• [Instrucciones]:
a. Contesta según el texto seleccionado:
(i) ¿Quién llamó la atención sobre la función insustituible de los Estados?
(ii) ¿Qué prohíbe Richelieu?
(iii) ¿Qué país se pone como ejemplo de los que llegan con retraso a la unidad estatal?
b. Escribe un párrafo más del texto sobre el sentido del Estado, a partir de su última frase y con el mismo tono.

===== Texto seleccionado =====

Se trata de una homogeneización gelatinosa, en la que las diversidades y las individualidades desaparecen, donde cualquier cosa parece intercambiable con cualquier otra y pierde sus propios rasgos. Este mundo – que en ciertos aspectos parece ser el mundo del futuro, por lo menos para Occidente, un mundo en el que todo está permitido, desde la falta de corrección gramatical a la profanación – no tiene nada que ver con las verdaderas mezclas y revocaciones de jerarquías con las que los grandes poetas, los fundadores de religiones o los revolucionarios políticos han abatido siempre las barreras entre los hombres y las culturas.

Otro de los valores que hay que defender, o quizás que recuperar, es el sentido del Estado. Giuliano Amato ha llamado acertadamente la atención acerca de la función insustituible de los Estados, contra la retórica actual de los localismos que desea su disolución de forma cada vez más visceral y furibunda. Cuando en la adolescencia leemos Los tres mosqueteros y nos enamoramos va para siempre de esas aventuras que se suceden con la ligereza del viento, uno, faltaría más, no se pone de parte de los guardias del Cardenal, obedientes a una tenebrosa Razón de Estado, sino de la valentía y lealtad de D'Artagnan o de Athos. Y sin embargo el cardenal Richelieu, que urdió efectivamente esas tramas, estaba construyendo por entonces un Estado moderno, con sus leyes supera – doras del egoísmo de los distintos cuerpos sociales, y aplastando el arrogante poder de los señores feudales, que querían mantener sus orgullosos privilegios y defender la desigualdad contra la ley. Richelieu, que prohíbe el duelo, impidiendo a los nobles tomarse la justicia por su mano entre ellos, representa el triunfo del derecho sobre la barbarie tribal, reservando sólo al Estado el ejercicio de la fuerza para reprimir los delitos y tutelar a los débiles, en caso contrario a merced de los poderosos.

El Estado moderno, que nace autoritario, irá poco a poco evolucionando – por influjo también de otras tradiciones políticas, especialmente inglesas – hacia formas liberales y democráticas, que tendrán que afirmarse contra sus estructuras autoritarias y absolutistas, pero que no podrían existir sin la formación de la unidad estatal en perjuicio del anárquico particularismo feudal. Los países que llegan con retraso a esta unidad, como Alemania, sufren sus nefastas consecuencias y se convierten en más fáciles presas de las dictaduras.

===== Material extraído =====

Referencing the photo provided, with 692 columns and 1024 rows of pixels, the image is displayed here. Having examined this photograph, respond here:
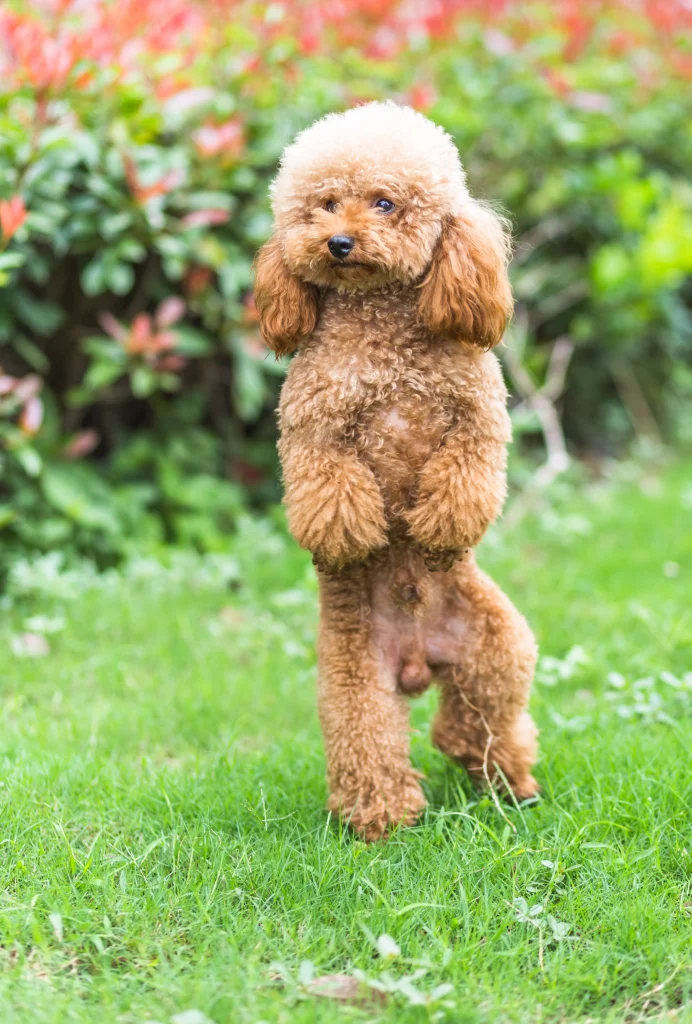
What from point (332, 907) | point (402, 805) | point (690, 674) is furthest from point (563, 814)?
point (690, 674)

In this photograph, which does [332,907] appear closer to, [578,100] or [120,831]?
[120,831]

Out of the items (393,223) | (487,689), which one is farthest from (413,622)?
(393,223)

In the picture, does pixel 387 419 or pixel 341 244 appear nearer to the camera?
pixel 341 244

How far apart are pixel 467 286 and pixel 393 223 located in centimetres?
19

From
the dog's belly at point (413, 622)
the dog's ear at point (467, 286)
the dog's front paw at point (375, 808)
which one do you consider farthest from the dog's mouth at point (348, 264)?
the dog's front paw at point (375, 808)

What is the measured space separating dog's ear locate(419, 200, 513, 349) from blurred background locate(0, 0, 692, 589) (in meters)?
1.02

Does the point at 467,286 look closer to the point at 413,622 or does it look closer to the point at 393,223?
the point at 393,223

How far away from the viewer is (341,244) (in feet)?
6.50

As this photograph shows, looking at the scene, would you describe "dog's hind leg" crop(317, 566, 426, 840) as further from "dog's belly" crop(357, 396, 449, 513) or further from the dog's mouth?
the dog's mouth

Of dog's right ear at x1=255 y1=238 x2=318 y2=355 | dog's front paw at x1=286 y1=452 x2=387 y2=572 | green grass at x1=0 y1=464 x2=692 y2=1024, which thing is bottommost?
green grass at x1=0 y1=464 x2=692 y2=1024

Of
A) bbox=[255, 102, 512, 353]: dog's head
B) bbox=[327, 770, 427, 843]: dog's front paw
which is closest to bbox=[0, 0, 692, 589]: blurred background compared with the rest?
bbox=[255, 102, 512, 353]: dog's head

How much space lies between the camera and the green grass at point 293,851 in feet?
6.11

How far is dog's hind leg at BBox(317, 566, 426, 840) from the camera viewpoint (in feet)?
7.38

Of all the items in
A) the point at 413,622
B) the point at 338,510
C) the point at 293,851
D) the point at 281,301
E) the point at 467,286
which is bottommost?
the point at 293,851
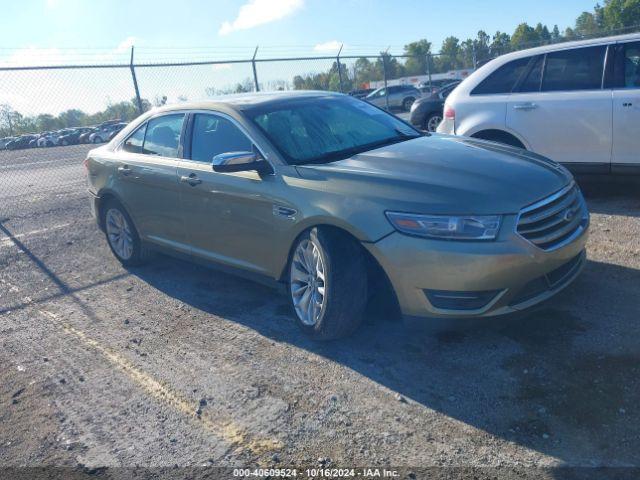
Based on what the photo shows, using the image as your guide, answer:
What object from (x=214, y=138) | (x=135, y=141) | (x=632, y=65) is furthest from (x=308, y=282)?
(x=632, y=65)

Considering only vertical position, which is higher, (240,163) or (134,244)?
(240,163)

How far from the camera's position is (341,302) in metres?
3.71

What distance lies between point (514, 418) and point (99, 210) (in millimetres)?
4770

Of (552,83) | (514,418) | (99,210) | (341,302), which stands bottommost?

=====

• [Respuestas]:
a.
(i) Giuliano Amato.
(ii) El duelo.
(iii) Alemania.

b.
Hoy la aversión por los guardias del Cardenal, tan inferiores en los duelos con los intrépidos mosqueteros, es todavía más fácil, porque asistimos a una descomposición y desvalorización del Estado, que no tiene nada que ver con la crítica del Estado social, con la que se confunde arbitrariamente. También ésta es con frecuencia ambigua, porque hace un batiburrillo de tres planos sustancialmente distintos. Una cosa es oponerse a las degeneraciones del Estado social, como las pensiones adjudicadas – por superficialidad o estafa – a falsos inválidos y demás parasitismos. Estas críticas, por sí mismas, no niegan al Estado social, de la misma forma que denunciar a un policía corrupto, brutal o ineficaz no supone negar la necesidad de la policía.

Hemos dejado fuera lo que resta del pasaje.